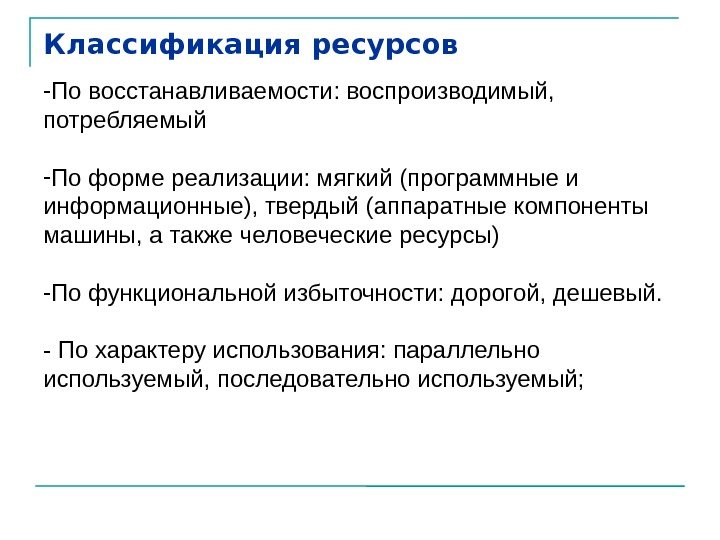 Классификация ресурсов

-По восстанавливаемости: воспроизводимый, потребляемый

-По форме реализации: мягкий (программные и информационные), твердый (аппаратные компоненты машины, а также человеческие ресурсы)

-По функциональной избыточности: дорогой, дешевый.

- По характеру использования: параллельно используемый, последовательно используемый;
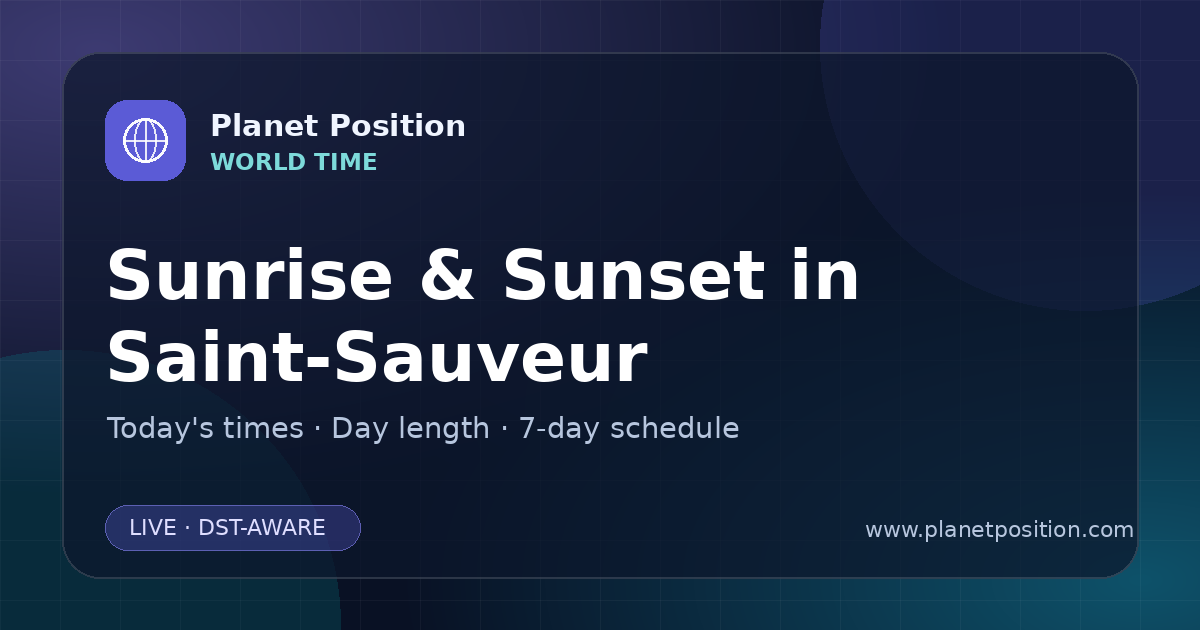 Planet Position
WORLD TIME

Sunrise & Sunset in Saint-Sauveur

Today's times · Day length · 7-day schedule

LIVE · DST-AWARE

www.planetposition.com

■ PROBLEM TO WORK ON
Would you set down the listing exactly, omitting pictures?

■ RESPONSE
 Классификация ресурсов

-По восстанавливаемости: воспроизводимый, потребляемый

-По форме реализации: мягкий (программные и информационные), твердый (аппаратные компоненты машины, а также человеческие ресурсы)

-По функциональной избыточности: дорогой, дешевый.

- По характеру использования: параллельно используемый, последовательно используемый;
 Planet Position
WORLD TIME

Sunrise & Sunset in Saint-Sauveur

Today's times · Day length · 7-day schedule

LIVE · DST-AWARE

www.planetposition.com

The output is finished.